Perfecting the art and science of assessing cultural fit and convincing finance and transaction teams that they need to be front and center in every decision we make is my mission and a key a part of our acquisition plan. From January 2023 to the present my company, Thomson Reuterhe did a series of takeovers a total of $2.83 billion.
In my case, these acquisitions are a part of the strategic transformation of my company from a holding company with controlling interest in several different subsidiaries to an operating company with a more synchronized product portfolio and streamlined infrastructure.
This meant that the company was no stranger to acquisitions, but the idea of fully integrating these acquisitions into one unified corporate structure – where a common purpose and a strong culture were essential – was a latest concept.
Here are some things I learned along the way.
Develop key metrics to measure cultural security
For a concept like culture to truly connect with finance teams and other business decision makers, it needs to be quantified. In our case, this meant taking stock of the value of the acquired talent for our business goals.
We have determined that roughly 13% of our overall workforce consists of acquired talent; many of them are senior leaders responsible for leading key businesses. By using this number as a benchmark, we were able to illustrate the business value of worker retention.
Find the “why” of your organization’s leadership
All acquisitions start with great products. But it’s often the details of those products that shed light on a company’s culture.
By asking founders and senior leaders why they create their products, how they developed them, and what challenges they encountered along the way, we learn a tremendous amount about how these corporations operate and whether their goals and values will align with ours.
This level of insight also helps the acquiring company learn from incoming talent and best practices established inside the acquired company.
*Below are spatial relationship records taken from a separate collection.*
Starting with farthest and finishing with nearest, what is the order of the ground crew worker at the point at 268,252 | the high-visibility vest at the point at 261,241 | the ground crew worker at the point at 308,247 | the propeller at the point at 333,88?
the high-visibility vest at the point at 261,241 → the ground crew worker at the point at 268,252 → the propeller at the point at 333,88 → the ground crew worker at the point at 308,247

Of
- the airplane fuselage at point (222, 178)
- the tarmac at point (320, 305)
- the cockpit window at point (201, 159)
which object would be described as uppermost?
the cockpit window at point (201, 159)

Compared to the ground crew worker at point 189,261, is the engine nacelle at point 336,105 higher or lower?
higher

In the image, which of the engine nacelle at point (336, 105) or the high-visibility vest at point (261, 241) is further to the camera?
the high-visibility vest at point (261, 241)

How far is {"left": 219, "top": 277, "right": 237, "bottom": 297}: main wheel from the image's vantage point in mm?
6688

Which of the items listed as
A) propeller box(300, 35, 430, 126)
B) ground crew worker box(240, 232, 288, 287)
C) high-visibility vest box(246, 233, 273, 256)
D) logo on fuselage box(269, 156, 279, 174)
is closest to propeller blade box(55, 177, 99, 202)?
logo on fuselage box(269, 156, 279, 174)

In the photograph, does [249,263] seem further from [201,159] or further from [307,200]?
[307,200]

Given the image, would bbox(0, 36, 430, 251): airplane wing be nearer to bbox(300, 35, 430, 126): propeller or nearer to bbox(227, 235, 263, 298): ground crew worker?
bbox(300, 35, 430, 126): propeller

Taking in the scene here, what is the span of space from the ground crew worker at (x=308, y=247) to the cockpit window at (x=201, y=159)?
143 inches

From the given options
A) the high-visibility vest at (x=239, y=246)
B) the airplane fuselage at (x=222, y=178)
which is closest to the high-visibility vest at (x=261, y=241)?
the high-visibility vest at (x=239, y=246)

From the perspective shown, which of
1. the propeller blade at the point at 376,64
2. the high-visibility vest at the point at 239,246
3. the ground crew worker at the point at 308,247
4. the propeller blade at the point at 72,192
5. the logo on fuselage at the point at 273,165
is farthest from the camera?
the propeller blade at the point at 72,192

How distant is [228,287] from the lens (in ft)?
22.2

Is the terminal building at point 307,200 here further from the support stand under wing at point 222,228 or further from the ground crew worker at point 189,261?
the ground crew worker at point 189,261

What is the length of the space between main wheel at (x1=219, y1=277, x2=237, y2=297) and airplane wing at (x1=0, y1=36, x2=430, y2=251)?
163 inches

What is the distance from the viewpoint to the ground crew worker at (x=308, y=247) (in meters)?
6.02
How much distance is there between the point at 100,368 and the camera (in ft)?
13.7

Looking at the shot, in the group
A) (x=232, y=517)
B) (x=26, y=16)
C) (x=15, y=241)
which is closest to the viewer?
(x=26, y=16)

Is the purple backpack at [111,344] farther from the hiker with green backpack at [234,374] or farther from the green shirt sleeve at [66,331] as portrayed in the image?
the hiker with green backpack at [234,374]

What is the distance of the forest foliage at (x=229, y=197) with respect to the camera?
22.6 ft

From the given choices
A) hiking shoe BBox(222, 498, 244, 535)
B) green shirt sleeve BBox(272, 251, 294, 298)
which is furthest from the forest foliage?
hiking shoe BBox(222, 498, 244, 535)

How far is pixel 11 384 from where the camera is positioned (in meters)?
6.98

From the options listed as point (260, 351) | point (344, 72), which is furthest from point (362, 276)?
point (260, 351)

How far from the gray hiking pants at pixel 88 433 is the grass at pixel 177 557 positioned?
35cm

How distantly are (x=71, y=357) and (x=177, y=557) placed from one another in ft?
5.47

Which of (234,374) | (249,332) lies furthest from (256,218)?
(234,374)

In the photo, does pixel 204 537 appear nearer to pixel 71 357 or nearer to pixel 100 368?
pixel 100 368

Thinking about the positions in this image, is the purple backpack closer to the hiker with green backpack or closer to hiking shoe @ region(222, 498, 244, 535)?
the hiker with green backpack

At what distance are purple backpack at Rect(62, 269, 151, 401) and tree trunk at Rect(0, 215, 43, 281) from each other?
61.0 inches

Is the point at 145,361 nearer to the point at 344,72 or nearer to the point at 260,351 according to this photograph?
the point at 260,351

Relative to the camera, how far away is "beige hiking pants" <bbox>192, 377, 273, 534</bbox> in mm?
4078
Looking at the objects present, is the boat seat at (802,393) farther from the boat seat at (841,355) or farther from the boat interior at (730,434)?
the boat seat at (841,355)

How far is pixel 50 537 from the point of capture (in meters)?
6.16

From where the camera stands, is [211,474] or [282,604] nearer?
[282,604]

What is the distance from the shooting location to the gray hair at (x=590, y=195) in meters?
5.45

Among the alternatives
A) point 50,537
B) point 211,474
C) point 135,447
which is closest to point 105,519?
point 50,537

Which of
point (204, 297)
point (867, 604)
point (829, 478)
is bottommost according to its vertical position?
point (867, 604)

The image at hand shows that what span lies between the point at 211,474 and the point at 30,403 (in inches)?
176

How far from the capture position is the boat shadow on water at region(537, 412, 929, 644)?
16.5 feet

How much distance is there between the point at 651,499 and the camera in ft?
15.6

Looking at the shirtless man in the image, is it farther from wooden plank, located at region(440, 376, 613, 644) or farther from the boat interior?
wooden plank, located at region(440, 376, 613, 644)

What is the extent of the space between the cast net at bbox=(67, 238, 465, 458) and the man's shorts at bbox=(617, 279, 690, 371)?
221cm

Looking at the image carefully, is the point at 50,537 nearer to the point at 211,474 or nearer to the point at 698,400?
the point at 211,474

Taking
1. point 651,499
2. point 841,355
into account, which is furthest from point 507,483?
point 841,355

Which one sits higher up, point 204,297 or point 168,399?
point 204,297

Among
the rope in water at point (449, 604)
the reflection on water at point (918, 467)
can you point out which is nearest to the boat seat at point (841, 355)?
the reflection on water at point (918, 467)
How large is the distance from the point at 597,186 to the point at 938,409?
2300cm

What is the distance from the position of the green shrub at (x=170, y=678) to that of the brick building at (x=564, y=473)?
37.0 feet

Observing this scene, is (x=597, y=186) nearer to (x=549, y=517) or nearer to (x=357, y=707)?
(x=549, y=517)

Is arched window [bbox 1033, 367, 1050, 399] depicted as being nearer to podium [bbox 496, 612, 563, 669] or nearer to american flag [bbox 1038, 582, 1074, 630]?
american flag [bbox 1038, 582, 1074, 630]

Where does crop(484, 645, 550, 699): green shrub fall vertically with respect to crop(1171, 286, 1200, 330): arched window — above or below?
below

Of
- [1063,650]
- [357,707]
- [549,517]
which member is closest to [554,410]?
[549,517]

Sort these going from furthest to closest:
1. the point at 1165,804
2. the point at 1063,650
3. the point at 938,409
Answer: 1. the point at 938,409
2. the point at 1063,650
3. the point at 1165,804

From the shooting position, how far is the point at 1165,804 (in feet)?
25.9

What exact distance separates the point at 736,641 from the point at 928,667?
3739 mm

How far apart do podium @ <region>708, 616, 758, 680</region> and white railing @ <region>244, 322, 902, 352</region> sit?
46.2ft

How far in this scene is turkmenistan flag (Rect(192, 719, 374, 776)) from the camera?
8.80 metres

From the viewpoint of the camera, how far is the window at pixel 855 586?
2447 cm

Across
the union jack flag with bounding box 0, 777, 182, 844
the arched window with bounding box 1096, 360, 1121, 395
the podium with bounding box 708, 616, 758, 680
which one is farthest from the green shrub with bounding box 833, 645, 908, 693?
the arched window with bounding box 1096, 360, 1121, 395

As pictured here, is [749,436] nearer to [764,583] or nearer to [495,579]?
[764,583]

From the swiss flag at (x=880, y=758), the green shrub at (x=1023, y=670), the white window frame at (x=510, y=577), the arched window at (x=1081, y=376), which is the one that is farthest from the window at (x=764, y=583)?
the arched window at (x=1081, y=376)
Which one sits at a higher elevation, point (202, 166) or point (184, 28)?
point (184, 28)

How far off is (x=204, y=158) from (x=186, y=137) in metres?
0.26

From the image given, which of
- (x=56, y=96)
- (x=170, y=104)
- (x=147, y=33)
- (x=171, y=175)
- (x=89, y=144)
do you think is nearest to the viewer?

Ultimately, this deeper understanding of the motivation behind individual products and solutions helps acquiring corporations build best-in-class practices that evolve and develop over time.
Don’t ignore the elephant in the room
It’s vital to assess the company’s culture before greenlighting a deal, but once a deal is announced, it’s equally vital to be sensitive to the existing culture of the goal company and openly acknowledge employees’ very real and often very personal concerns. At the end of the day, when the company you’re employed for is acquired, the first query each of us will ask ourselves is: How will this affect me?
It’s vital to answer these questions straight away with open, transparent communication that gives real answers and opportunities for ongoing monitoring.
Plan, communicate, repeat
Nobody likes surprises — especially when those surprises involve changes to a profession they’ve spent a lifetime building. It is vital that acquiring company leaders clearly outline their plans at every stage of the integration process and beyond, communicate those plans to all employees, and listen and respond to their feedback.
Predictability, credibility and accessibility are the keys to ensuring talent feels secure, and this is essential when trying to build a long-term talent retention strategy.
Ultimately, when you think about mergers and acquisitions, there is little doubt that culture is a key a part of the equation. People are the fuel that makes this growth possible, and if you wish your acquired company to proceed to succeed under latest ownership, people are essential.